Convert everything from the line containing "Is [421,525] further" down to the end of the records into a Markdown table with the columns Row and Line. Number each line and leave out blank ones.

Dataset records:
◇ ◇ ◇ ◇

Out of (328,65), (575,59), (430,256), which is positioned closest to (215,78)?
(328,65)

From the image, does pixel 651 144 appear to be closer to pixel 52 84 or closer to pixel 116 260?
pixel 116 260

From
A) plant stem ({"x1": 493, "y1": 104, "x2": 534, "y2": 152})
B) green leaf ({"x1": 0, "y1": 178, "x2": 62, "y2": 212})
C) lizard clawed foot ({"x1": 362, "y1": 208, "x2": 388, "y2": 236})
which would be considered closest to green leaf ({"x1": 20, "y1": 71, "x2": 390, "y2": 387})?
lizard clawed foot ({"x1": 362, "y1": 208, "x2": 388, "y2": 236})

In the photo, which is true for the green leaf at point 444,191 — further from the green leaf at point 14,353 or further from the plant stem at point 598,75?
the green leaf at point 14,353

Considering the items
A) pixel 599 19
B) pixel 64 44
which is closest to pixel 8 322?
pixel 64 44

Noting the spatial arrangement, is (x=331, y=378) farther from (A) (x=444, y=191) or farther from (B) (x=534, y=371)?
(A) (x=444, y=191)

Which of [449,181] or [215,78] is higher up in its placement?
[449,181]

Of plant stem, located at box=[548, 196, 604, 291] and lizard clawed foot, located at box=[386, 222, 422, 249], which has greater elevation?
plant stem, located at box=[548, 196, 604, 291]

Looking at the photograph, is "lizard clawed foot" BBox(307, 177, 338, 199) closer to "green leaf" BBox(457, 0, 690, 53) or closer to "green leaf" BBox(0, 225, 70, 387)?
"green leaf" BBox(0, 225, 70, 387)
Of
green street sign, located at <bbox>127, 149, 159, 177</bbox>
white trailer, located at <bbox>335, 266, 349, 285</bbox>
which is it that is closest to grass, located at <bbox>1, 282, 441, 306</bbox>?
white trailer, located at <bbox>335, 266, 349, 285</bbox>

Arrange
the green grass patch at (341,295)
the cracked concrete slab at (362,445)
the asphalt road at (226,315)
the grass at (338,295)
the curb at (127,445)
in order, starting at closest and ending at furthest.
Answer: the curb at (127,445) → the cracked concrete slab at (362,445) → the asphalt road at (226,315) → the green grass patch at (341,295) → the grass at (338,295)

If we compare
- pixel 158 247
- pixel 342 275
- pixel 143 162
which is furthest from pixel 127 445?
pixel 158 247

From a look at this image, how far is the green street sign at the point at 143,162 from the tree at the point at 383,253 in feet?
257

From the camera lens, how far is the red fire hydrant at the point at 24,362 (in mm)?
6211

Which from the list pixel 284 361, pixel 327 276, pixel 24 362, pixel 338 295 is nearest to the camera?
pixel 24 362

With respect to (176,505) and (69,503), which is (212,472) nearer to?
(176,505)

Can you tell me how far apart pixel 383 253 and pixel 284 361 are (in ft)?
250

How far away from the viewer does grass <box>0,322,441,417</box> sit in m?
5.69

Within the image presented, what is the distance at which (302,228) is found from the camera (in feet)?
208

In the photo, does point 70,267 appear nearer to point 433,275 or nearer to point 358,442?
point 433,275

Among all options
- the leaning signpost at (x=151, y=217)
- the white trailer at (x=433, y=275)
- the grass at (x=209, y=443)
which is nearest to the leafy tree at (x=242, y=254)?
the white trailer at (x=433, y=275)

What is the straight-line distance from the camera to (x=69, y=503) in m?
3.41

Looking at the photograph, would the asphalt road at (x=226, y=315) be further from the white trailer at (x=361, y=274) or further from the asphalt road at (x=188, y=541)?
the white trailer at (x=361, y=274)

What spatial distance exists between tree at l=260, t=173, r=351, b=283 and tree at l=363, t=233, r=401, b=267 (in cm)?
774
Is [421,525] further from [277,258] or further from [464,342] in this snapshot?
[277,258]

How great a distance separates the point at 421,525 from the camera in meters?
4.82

◇ ◇ ◇ ◇

Final result:
| Row | Line |
|---|---|
| 1 | Is [421,525] further from [277,258] or further from [464,342] in this snapshot? |
| 2 | [277,258] |
| 3 | How great a distance separates the point at 421,525 from the camera in meters? |
| 4 | 4.82 |